§ **SET OF TASKS**:
**A)** Rewrite the part of the passage about the rifle and the sixth-floor window that opens with "That's right....AND Howard" and closes with "to the shooting.", using "street" in place of "crowd".
**B)** Extend the passage about the rifle and the sixth-floor window, picking up after its last sentence.

§ **QUOTED PASSAGE**:
* start *

The MC rifle found on the 6th floor, had corrosion in the barrel that should have been removed by 1 shot, let alone 3 shots, so you may be right that THAT MC rifle was not fired that day. However, since Harold Norman heard 3 shots fired in about 4 seconds or less as per his video recorded replication of the spacing, and Euins, Couch,and Jackson SAW a rifle at least for a few seconds, sticking out that SE 6th floor window, then it is entirely possible that SOME OTHER rifle was actually used AND fired from that SE window.

The MC rifle found on the 6th floor, had corrosion in the barrel that should have been removed by 1 shot, let alone 3 shots, so you may be right that THAT MC rifle was not fired that day.

That's right....AND Howard Brennan said the rifle that he saw in the hands of the man who was STANDING and AIMING it out of a window was a HIGH POWERED rifle  High powered rifle is synonymous with Hunting rifle.  And furthermore Brennan ventured a guess that the rifle might have been a 30-30 Winchester because he could see all of the barrel of the rifle.    Brennan said that he saw the man aiming the high powered rifle from a window during the shooting.....I've long suspected that Brennan's memory may have played tricks....I believe that he could have seen the man scanning the crowd through the scope on his rifle PRIOR to the shooting.

* end *

Items from a dataset
* start *

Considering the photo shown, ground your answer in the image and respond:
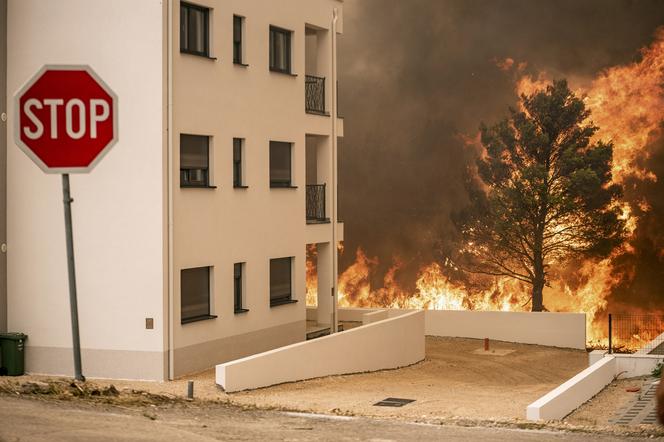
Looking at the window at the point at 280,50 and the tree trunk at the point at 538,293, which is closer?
the window at the point at 280,50

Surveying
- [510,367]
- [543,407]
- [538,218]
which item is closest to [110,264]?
[543,407]

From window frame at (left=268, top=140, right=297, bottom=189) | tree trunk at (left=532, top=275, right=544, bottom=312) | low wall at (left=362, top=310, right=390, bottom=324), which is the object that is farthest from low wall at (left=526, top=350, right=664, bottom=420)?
tree trunk at (left=532, top=275, right=544, bottom=312)

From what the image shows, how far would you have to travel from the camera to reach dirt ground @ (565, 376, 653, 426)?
64.1 ft

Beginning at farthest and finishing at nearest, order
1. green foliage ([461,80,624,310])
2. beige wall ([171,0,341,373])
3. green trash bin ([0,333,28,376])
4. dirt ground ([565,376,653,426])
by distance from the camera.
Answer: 1. green foliage ([461,80,624,310])
2. beige wall ([171,0,341,373])
3. green trash bin ([0,333,28,376])
4. dirt ground ([565,376,653,426])

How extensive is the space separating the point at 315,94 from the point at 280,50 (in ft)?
9.89

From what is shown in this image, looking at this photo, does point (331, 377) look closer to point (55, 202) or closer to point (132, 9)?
point (55, 202)

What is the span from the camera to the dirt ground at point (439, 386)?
19.8m

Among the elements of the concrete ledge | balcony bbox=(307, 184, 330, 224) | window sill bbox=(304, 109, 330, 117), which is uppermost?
window sill bbox=(304, 109, 330, 117)

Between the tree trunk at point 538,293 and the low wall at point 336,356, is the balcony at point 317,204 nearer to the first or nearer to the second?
the low wall at point 336,356

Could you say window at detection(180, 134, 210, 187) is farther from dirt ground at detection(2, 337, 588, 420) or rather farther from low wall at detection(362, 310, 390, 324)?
low wall at detection(362, 310, 390, 324)

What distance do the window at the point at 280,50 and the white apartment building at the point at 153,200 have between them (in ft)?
2.65

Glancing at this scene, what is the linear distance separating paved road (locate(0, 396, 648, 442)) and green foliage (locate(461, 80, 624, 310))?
3202 centimetres

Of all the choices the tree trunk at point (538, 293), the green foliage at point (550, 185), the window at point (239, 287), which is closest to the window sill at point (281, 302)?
the window at point (239, 287)

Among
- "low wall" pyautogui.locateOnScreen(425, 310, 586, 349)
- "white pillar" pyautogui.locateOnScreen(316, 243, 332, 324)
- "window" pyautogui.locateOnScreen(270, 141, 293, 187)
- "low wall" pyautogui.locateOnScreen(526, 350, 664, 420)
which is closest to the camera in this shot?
"low wall" pyautogui.locateOnScreen(526, 350, 664, 420)
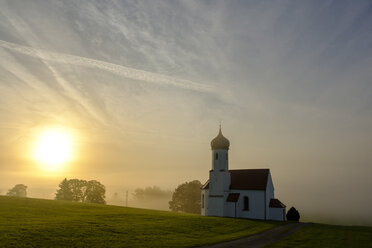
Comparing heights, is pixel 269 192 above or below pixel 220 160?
below

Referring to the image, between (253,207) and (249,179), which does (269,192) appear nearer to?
(249,179)

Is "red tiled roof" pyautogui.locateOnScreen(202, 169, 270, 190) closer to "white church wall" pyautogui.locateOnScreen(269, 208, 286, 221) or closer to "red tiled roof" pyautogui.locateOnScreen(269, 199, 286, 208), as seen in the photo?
"red tiled roof" pyautogui.locateOnScreen(269, 199, 286, 208)

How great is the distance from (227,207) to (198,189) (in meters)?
32.9

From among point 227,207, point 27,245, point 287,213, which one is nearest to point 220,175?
point 227,207

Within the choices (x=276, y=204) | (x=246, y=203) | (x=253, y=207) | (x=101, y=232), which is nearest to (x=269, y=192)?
(x=276, y=204)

* end *

§ **OUTPUTS BY TASK**:
**A)**
That's right....AND Howard Brennan said the rifle that he saw in the hands of the man who was STANDING and AIMING it out of a window was a HIGH POWERED rifle  High powered rifle is synonymous with Hunting rifle.  And furthermore Brennan ventured a guess that the rifle might have been a 30-30 Winchester because he could see all of the barrel of the rifle.    Brennan said that he saw the man aiming the high powered rifle from a window during the shooting.....I've long suspected that Brennan's memory may have played tricks....I believe that he could have seen the man scanning the street through the scope on his rifle PRIOR to the shooting.

**B)**
Harold Norman heard 3 shots fired in about 4 seconds or less as per his video recorded replication of the spacing, and Euins, Couch,and Jackson SAW a rifle at least for a few seconds, sticking out that SE 6th floor window, then it is entirely possible that SOME OTHER rifle was actually used AND fired from that SE window.

Harold Norman is not to be believed....He was putty in the hands of the FBI.   They fed him ideas and he invented the tale that they wanted on record.

Euins, Couch,and Jackson SAW a rifle at least for a few seconds,  Tom Dillard took a photo of the SE corner of the TSBD...( The WC  tells us that Dillard took the photo thirty seconds after the shooting.)   .The only figures visible are Jarman, Williams, and Norman. ...And they are just starting to react to the sounds of gunfire.....It doesn't take thirty seconds to react to the sounds of gunfire...  If there had been a gunman in that SE corner window he would be visible just as Harold Norman is....     There was NO gunman there!!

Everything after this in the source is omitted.